* **EXCERPTED TEXT**:
More than 150 years ago, Herman Melville created one of the most unforgettable (and infuriating) business characters of American literature. Melville’s short story introduced readers to Bartleby the Scrivener, a low-level employee at a Wall Street law firm whom, when asked to do even the most basic task, or make the smallest change to his routine, would respond, “I prefer not to.” Now, I’m not suggesting your colleagues are modern-day versions of Bartleby, but when it comes to getting on board with new ways to work, sell, or innovate, the hard truth is that many people would prefer not to.

So how do leaders persuade people to do things they would rather not do? Social scientists have been wrestling with that question for decades. They devised lots of experiments that helped them to identify two very different persuasive techniques. Each of these techniques can work in the right situation, although neither of them translates perfectly from the ivory-tower world of social-science research into the messy realities of organizational life. But both techniques can help leaders reflect the hard work of making big change, and what is required to get beyond what management theorists like to call “active inertia” — the tendency for people and organizations to seek comfort in the old ways of doing things, even (or especially) when the world around them is changing dramatically.

The “Foot-in-the-Door” Technique

One answer, which psychologists call the “foot-in-the-door” technique, is that the best way to get people to change something big, or do something hard, is to first ask them to change something small, or do something easy. By agreeing to the request, and then meeting it, people develop a sense of commitment and confidence that makes them more enthusiastic about agreeing to the next (bigger) request. In other words, the path to big change is paved by lots of small steps and little bets — each of which builds on what’s come before.

In their landmark article on the foot-in-the-door technique, Stanford professors Jonathan L. Freedman and Scott C. Fraser noted that in most societies and organizations, “it is somewhat difficult to refuse a reasonable request,” so starting small makes it hard for people to say no. But then, “once someone has agreed to take any action, no matter how small,” they “tend to feel more involved” in the situation, and are thus more likely to agree to even bigger actions. The virtue of this technique is that it leads to “compliance without pressure” — people are invited to do something new rather than compelled to do it. The logic goes, in the spirit of that familiar adage, if you persuade people to move an inch, eventually they may move a mile.

* **STATED TASK**:
Keep writing the article on persuading reluctant people to change, starting right after its last paragraph.

* **SOURCE MATERIAL**:
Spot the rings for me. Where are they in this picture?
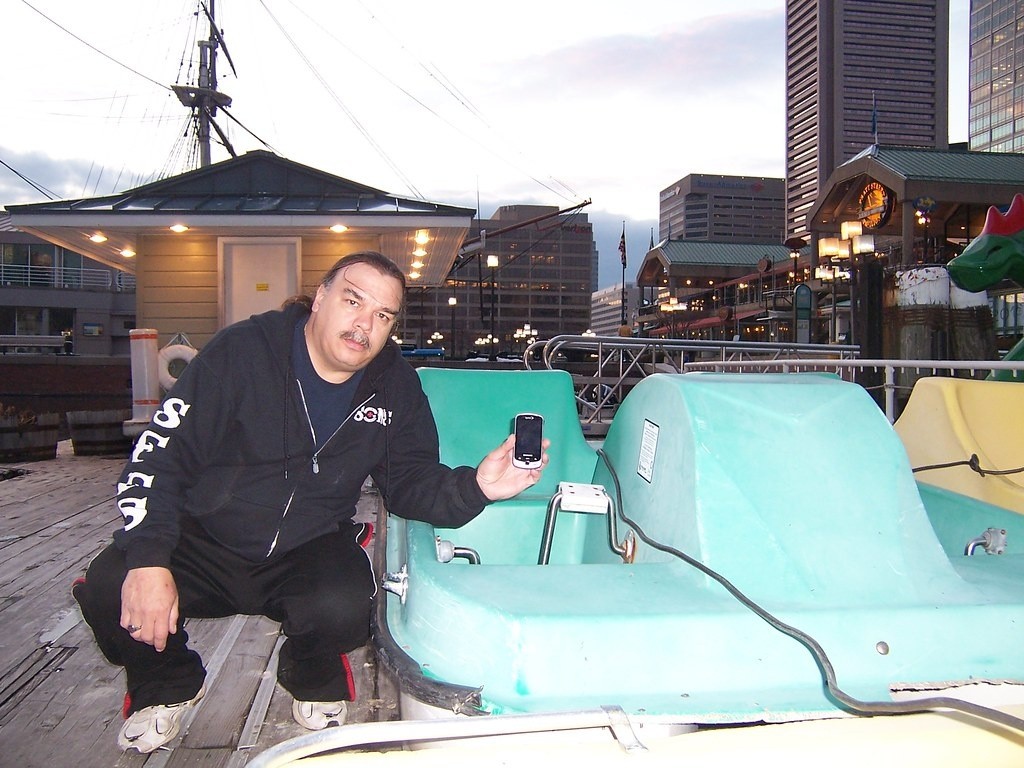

* **RESPONSE**:
I’ve seen the foot-in-the-door technique work well, even if leaders who adopted the approach never used the actual term. Consider the rise of Megabus, a cutting-edge player in a tradition-bound industry, that amounts to a corporate case study of the persuasive power of getting a foot in the door. Today, Megabus looks like a textbook disruptor — a sleek, colorful, widely recognized company that shuttles college students, young professionals, and weekend tourists between city centers across the country. As a business and a brand, it is a breakthrough performer, with all the characteristics of a blank-sheet-of-paper startup.

But Megabus was launched inside one of the biggest transportation conglomerates in the world, a 40-year-old outfit based in Scotland, by company veterans who would never be confused with twenty-somethings from Silicon Valley. The leaders of Megabus were able to make such dramatic changes because they persuaded their colleagues to consider and act on a series of small changes: What if we used a new kind of bus? What if we eliminated stops along our routes and made only express connections? What if these routes connected smaller cities that were close together, rather than big cities that were far apart? What if we tried a paperless ticketing system?

Each of these small changes had plenty of doubters. But as people saw that they worked, there was appetite for more. As Megabus USA’s CEO told me, “This was a test, an initiative, a small bet on where travel could be heading. There was no guru saying, This is the future of bus travel.” Or, as one of the technologists behind the launch told me, Megabus began “as a wee little experiment” that blossomed into “a major part” of the Stagecoach company.

By posing a set of small what-if questions and asking colleagues to engage in a series of modest steps, the leaders of Megabus got a foot in the door that blew the doors of the business wide open.